Wie paralysiert starrte Posy ihm hinterher und erhaschte einen flüchtigen Eindruck von trainierten Muskeln unter bronzefarbener Haut … bevor sie sich zusammenriss und selbst auf den Weg machte. Wie gut sich das kühle Wasser auf ihren brennenden Wangen anfühlte!

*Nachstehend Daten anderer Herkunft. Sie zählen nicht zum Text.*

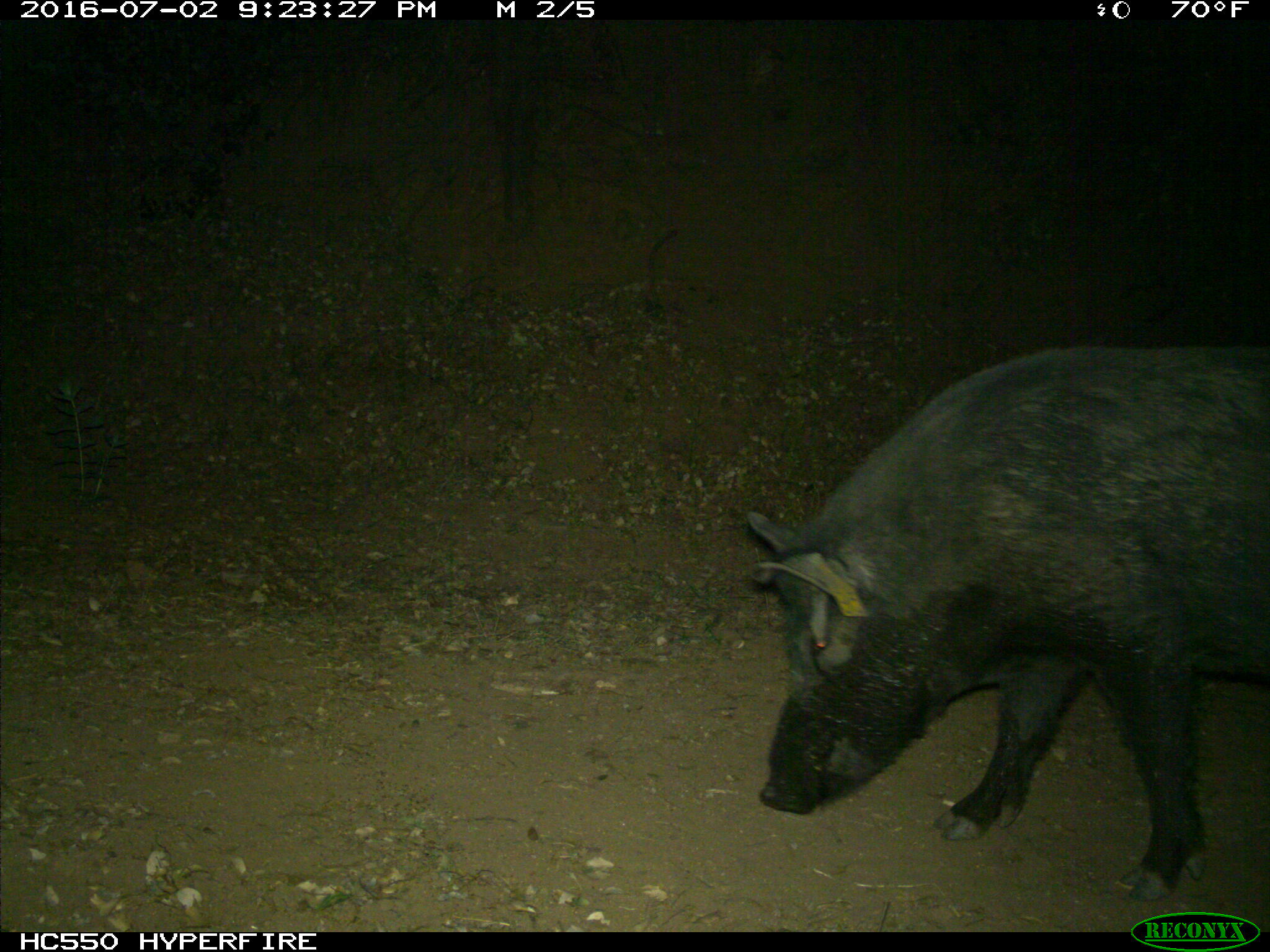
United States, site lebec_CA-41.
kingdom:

Perfekt geformte männliche Körper waren ihr naturgemäß nicht fremd, schließlich verbrachte sie den Großteil ihrer Zeit in Gesellschaft wohlgebauter Tänzer in hautengen Lycra-Anzügen. Sie war daran gewöhnt, von ihnen gehalten, getragen und herumgewirbelt zu werden, die Hände ihrer Partner demonstrativ besitzergreifend überall auf ihrem Körper zu spüren. Außenstehende würden niemals nachvollziehen können, dass sie keinen einzigen Gedanken an Sex verschwendete, wenn ihr Partner seine Hand zwischen ihre gespreizten Schenkel schob. Der Körper eines Tänzers war so etwas wie öffentliches Eigentum.

Sie war an Nacktheit gewöhnt und daran, sich selbst ohne Scheu nackt zu präsentieren … oder wenigstens so gut wie nackt.

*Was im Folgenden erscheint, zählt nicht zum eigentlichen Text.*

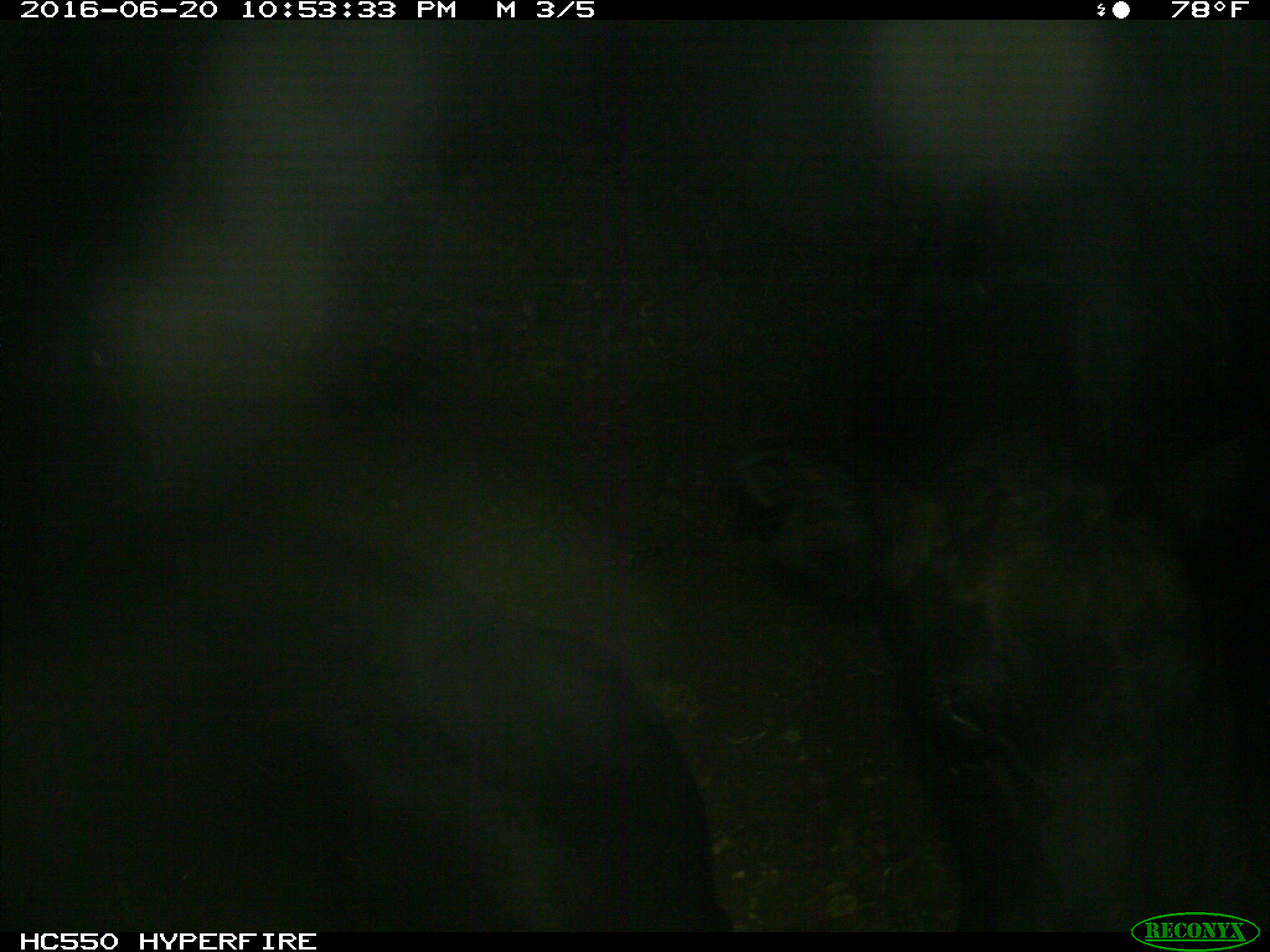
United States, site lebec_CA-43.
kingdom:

Daher irritierte Posy ihre starke Reaktion auf die Blöße des ungebetenen Eindringlings umso mehr. Dabei hatte sie so gut wie gar nichts zu sehen bekommen, was sie nur noch mehr verunsicherte und ihr Verhalten absurd erscheinen ließ.

Sie hatte sich wie eine Närrin aufgeführt! Warum war sie nicht gleich umgekehrt, als sie ihn bemerkt hatte? Sie konnte sich glücklich schätzen, dass dieser Nico kein Sittenstrolch war, der sonst was im Sinn hatte …

Posy erstarrte. Wer sagte ihr denn, dass er nicht nur zum Schein auf ihren Vorschlag eingegangen war, um sie in Sicherheit zu wiegen, und jetzt irgendwo versteckt am Strand oder an der Grotte auf sie lauerte?

Unsinn! Er war auf die andere Strandseite zugesteuert und hatte nicht einmal in ihre Richtung geschaut. Und sie war kein bisschen enttäuscht darüber …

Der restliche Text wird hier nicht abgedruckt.